As I came in to vote at around 10:30 in the morning, I was spared a long queue. There were only three retired elderly voters in front of me. Before casting my ballot, I went to the first table to have my voting card checked. The card had my name, sex, and age on it, with no photo or address. Two women asked for my address, and looked up my name in a printout. Once they found a match and confirmed the address, they put a stamp on my card that says “has voted” and handed me a voting slip, asking me to make further inquiries at the second table.

Although I had not yet cast my ballot, the stamp on the card suggested I had already voted. Now I had to actually hand in my voting slip. The slip was in pink and had the three candidates mentioned earlier, about whom I knew little. The instruction on the slip said, “Put a circle next to the two candidates you support and a cross next to the one candidate you do not support. If you support none of the three, you may fill in candidates of your own choosing in the blank below.”

A young woman and a young man were sitting next to the table. The woman asked me if I needed her to fill in the slip for me. I was surprised by the question. Why should I let someone else fill in my slip after coming all this way to vote for myself? She then explained that some elderly voters may have weak eyesight and they could offer some help. I asked her if she really thought I was that old. The young man laughed along and offered to tell me more about the candidates.
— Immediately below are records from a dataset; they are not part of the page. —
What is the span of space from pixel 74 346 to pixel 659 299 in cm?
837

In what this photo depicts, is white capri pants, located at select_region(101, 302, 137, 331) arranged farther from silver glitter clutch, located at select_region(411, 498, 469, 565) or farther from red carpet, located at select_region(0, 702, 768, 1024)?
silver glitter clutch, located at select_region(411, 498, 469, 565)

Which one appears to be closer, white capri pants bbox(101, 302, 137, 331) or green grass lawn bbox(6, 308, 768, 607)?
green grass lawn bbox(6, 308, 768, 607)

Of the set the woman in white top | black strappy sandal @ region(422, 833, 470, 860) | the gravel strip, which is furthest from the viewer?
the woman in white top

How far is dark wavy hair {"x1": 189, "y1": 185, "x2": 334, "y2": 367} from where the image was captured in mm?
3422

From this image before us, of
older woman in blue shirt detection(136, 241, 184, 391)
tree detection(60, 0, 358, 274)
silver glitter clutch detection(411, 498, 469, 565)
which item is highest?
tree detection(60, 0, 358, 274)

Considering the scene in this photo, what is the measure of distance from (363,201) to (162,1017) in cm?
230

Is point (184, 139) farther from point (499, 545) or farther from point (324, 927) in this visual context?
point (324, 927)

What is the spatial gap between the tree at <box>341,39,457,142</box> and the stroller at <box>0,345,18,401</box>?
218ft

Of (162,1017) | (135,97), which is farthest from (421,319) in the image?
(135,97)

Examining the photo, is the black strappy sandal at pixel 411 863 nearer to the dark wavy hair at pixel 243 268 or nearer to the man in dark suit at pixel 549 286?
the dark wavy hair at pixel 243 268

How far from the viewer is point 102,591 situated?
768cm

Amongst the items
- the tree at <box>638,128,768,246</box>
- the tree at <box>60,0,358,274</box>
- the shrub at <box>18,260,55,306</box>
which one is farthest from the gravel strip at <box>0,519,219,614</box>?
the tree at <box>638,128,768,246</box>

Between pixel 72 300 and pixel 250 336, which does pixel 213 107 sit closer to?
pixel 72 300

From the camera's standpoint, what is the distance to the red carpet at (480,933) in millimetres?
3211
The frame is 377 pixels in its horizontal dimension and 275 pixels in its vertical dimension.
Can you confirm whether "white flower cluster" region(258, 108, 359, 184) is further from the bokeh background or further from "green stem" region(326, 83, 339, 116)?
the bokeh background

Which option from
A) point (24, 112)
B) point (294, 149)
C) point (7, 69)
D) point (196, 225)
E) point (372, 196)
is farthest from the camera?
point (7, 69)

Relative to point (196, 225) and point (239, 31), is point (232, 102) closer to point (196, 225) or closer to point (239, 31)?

I was hopeful about what he had to say, but was deeply disappointed when his comments were no different from what was posted on the bulletin board. I learned nothing new. I picked the teacher and the entrepreneur, but gave up on the manager of the state-owned company. As I approached the ballot box, the security guard greeted me with “Good morning, please cast your ballot.” In this way, I fulfilled my honorable duty as a voter in no time.

Compared to the election five years ago, I felt the service was better, and the voting process more sophisticated. There was no doubt room for improvement. I saw no private booth for filling in the slip, which meant I had to pick my choice under other people’s noses. The other issue was the lack of communication between the candidates and the electorate, which has been a concern for several decades. The electorate had no idea who the candidates were, and the candidates were not really responsible for their voters.

A retired elderly couple in front of me left the hall with smiles on their faces; they must be content at being able to exercise their democratic rights. If in the future, our candidates could have frequent communication with the more than 7,000 voters in my community, I believe everyone will be happy.